**Stored dataset items:**
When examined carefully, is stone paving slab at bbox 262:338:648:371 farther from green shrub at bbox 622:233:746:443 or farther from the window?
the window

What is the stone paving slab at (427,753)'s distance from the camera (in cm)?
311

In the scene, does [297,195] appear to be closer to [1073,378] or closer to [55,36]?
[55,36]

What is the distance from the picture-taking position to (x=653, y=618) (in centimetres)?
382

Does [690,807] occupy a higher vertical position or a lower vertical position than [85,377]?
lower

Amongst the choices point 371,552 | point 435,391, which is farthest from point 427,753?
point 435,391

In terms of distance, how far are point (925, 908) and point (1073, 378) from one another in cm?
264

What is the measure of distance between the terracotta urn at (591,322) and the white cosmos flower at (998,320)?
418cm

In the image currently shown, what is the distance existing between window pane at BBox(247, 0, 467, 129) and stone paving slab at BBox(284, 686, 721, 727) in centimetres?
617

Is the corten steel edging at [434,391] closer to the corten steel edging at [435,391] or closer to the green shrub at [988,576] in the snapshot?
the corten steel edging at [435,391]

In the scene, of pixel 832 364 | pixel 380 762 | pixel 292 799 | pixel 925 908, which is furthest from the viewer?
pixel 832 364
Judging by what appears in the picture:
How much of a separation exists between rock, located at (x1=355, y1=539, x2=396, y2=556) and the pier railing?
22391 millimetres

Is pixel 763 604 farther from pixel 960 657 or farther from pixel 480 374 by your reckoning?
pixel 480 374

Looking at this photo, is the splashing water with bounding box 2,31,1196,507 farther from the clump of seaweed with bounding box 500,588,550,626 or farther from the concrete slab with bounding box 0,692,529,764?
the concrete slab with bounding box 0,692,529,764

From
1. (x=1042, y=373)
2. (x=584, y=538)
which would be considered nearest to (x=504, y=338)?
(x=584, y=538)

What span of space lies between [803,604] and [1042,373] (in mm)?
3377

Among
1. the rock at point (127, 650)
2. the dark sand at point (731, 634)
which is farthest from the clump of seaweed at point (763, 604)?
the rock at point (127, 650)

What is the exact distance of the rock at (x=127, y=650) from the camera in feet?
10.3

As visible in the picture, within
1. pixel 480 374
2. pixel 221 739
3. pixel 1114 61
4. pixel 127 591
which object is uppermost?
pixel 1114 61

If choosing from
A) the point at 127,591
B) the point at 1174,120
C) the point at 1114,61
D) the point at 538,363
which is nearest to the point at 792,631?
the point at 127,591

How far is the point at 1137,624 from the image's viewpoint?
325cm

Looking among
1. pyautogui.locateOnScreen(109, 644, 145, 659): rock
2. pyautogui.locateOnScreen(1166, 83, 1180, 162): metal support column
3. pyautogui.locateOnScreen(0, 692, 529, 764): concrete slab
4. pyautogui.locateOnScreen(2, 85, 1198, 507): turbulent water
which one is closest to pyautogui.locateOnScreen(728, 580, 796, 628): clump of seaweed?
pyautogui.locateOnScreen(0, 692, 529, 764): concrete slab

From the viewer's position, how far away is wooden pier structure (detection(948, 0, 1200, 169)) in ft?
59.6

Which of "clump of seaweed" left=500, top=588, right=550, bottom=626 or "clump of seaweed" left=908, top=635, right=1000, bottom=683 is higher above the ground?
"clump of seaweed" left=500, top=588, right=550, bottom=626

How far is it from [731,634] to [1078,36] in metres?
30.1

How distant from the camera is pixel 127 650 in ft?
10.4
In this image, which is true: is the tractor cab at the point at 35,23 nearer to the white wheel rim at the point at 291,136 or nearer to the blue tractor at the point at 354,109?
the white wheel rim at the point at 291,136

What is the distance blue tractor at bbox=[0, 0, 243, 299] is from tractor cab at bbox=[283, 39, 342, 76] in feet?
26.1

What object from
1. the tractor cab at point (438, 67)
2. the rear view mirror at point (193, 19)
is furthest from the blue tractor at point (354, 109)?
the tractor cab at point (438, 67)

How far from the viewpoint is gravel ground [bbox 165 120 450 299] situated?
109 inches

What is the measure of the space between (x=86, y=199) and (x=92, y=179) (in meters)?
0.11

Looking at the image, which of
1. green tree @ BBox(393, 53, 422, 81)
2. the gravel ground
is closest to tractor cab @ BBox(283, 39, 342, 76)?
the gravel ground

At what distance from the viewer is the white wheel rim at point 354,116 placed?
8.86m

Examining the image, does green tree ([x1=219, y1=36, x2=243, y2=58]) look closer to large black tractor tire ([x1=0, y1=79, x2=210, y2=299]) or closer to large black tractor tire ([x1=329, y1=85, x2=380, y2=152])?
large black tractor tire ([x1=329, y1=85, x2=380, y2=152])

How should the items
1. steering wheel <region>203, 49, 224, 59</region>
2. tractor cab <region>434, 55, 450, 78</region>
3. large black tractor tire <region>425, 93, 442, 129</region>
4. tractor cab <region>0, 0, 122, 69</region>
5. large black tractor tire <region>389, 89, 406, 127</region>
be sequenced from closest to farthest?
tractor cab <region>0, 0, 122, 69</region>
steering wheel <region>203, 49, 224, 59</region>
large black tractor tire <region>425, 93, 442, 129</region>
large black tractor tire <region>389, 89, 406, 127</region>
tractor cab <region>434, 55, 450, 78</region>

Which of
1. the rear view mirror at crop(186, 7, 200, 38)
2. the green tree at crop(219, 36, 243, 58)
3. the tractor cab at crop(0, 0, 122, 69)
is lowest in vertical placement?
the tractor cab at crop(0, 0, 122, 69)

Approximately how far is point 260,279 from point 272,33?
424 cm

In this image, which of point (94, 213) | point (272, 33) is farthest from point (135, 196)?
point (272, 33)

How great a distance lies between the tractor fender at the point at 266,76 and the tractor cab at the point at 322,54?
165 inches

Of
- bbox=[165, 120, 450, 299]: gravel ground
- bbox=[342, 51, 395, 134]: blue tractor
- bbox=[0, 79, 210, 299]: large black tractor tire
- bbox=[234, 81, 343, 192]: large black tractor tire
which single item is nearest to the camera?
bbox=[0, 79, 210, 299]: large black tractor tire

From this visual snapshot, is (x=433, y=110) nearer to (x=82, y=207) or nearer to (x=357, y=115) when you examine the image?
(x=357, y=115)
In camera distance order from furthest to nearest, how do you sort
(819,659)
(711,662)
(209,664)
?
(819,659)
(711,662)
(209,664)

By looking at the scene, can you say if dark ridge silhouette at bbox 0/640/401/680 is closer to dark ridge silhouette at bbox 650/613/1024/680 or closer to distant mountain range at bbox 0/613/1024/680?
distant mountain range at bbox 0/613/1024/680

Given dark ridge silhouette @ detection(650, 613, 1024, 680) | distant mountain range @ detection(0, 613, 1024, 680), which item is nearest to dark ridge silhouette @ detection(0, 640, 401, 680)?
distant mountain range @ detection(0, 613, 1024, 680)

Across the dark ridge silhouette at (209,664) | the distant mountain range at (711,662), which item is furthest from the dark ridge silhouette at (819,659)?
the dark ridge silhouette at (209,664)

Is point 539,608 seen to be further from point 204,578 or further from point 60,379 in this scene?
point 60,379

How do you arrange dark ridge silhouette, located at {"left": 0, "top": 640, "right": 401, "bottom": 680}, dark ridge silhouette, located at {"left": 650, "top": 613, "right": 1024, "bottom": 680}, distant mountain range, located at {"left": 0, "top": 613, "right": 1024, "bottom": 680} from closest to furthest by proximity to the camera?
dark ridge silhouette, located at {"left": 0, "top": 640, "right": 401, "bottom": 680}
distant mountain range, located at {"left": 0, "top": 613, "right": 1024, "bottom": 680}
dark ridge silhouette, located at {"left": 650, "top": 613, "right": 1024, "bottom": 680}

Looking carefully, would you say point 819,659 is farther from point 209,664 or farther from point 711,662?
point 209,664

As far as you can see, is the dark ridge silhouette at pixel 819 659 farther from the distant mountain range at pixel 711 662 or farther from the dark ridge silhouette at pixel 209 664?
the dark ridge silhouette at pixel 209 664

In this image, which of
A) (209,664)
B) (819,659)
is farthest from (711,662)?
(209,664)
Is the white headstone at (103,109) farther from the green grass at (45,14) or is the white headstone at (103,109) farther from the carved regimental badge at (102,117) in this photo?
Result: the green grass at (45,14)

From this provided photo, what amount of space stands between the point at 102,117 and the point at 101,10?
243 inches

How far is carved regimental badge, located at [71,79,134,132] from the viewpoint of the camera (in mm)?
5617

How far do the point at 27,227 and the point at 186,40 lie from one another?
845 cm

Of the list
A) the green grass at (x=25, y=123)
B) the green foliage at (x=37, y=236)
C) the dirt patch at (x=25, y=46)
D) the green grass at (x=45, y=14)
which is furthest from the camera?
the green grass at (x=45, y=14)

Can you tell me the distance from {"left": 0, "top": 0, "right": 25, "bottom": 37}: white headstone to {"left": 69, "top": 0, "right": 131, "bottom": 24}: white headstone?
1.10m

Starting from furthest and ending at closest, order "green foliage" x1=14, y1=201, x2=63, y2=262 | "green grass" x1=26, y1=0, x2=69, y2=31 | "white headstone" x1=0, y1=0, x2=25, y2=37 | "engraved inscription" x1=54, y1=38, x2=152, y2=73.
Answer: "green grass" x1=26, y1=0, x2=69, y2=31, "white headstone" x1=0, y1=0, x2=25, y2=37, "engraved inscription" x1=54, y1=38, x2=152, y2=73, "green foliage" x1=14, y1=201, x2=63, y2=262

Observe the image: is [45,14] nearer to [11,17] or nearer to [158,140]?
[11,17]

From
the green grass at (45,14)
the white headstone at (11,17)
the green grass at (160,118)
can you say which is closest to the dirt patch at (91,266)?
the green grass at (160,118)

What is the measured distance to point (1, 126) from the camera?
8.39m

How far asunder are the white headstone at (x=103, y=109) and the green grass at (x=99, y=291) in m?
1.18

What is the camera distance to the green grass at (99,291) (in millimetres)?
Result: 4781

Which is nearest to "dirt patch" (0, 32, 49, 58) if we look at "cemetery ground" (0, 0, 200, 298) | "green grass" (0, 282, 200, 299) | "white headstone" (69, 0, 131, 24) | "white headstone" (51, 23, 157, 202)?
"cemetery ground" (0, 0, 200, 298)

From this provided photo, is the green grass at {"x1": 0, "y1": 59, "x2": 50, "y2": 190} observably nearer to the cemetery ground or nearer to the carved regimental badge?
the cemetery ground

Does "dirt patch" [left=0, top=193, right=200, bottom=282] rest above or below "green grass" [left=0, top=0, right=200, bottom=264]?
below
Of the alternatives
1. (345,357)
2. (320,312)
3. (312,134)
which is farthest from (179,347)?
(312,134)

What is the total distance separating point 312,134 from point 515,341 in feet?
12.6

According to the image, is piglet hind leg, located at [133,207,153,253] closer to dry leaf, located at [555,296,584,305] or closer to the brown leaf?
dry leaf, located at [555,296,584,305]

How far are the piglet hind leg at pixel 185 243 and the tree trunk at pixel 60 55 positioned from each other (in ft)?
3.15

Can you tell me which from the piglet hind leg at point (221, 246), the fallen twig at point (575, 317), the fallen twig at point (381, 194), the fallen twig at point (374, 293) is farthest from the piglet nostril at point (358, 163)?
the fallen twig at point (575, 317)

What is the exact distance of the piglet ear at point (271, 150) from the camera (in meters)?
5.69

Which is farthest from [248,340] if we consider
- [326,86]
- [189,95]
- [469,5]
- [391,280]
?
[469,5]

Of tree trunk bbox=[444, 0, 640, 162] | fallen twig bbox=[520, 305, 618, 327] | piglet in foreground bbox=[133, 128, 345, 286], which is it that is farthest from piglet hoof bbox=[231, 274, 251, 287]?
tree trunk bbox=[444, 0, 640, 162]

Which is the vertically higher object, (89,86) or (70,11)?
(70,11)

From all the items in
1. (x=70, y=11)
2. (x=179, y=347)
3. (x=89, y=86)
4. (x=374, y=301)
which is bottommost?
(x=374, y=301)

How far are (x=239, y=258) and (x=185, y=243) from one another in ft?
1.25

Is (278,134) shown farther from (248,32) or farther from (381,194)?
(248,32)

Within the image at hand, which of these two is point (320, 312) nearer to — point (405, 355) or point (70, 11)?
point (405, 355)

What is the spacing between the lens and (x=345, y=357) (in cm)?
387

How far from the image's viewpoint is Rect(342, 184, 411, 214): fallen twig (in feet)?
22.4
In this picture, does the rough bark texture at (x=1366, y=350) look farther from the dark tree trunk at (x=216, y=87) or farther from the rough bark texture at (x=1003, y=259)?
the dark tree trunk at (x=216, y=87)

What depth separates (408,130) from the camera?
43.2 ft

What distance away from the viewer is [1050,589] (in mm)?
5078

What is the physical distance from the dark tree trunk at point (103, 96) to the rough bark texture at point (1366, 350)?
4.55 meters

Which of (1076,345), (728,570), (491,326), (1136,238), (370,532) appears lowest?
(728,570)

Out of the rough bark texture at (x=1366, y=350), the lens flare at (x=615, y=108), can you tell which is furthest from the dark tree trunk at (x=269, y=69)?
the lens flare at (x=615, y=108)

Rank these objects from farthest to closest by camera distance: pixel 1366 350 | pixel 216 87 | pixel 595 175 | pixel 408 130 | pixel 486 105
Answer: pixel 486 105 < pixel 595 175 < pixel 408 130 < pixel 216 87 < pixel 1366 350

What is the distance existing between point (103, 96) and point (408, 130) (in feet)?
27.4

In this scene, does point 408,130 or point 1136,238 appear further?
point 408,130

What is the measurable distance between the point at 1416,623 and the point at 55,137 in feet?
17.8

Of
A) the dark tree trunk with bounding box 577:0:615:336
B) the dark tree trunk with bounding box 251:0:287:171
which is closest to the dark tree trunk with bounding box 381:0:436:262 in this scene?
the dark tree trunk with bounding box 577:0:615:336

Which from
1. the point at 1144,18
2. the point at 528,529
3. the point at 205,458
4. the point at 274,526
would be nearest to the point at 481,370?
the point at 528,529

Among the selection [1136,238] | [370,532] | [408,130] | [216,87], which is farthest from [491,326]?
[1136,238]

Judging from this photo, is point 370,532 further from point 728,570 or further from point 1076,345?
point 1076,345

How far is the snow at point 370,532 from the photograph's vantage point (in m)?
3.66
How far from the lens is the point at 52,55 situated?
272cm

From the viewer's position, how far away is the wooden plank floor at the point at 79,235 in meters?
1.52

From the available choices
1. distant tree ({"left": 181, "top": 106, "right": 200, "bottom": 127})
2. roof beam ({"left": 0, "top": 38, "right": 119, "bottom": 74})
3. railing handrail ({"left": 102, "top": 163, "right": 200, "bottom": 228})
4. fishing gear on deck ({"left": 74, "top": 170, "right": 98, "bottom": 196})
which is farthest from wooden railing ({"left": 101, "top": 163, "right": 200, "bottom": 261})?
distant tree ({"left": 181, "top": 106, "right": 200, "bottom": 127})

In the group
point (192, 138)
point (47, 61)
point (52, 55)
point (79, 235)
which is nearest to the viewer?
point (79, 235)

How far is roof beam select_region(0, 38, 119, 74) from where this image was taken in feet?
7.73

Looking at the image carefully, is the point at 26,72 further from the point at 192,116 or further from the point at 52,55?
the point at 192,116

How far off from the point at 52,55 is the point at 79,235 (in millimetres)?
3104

**Task prompt:** Everything from the line that contains "Judging from this" through the end of the records must be duplicated exactly, and nothing outside that range.

**Solution:**
Judging from this photo, is point 370,532 further from point 728,570 or further from point 1076,345?
point 1076,345

How far is the snow at point 370,532 from the photograph's vantage point (in m)?
3.66
How far from the lens is the point at 52,55 situated?
272cm

From the viewer's position, how far away is the wooden plank floor at the point at 79,235 in meters?
1.52

From the available choices
1. distant tree ({"left": 181, "top": 106, "right": 200, "bottom": 127})
2. roof beam ({"left": 0, "top": 38, "right": 119, "bottom": 74})
3. railing handrail ({"left": 102, "top": 163, "right": 200, "bottom": 228})
4. fishing gear on deck ({"left": 74, "top": 170, "right": 98, "bottom": 196})
which is farthest from wooden railing ({"left": 101, "top": 163, "right": 200, "bottom": 261})?
distant tree ({"left": 181, "top": 106, "right": 200, "bottom": 127})

In the group
point (192, 138)
point (47, 61)
point (52, 55)
point (79, 235)
which is nearest to the viewer?
point (79, 235)

How far is roof beam select_region(0, 38, 119, 74) from where this image was taken in feet?
7.73

Looking at the image carefully, is the point at 26,72 further from the point at 192,116 or further from the point at 52,55?
the point at 192,116

How far off from the point at 52,55 is the point at 79,235 (in millimetres)?
3104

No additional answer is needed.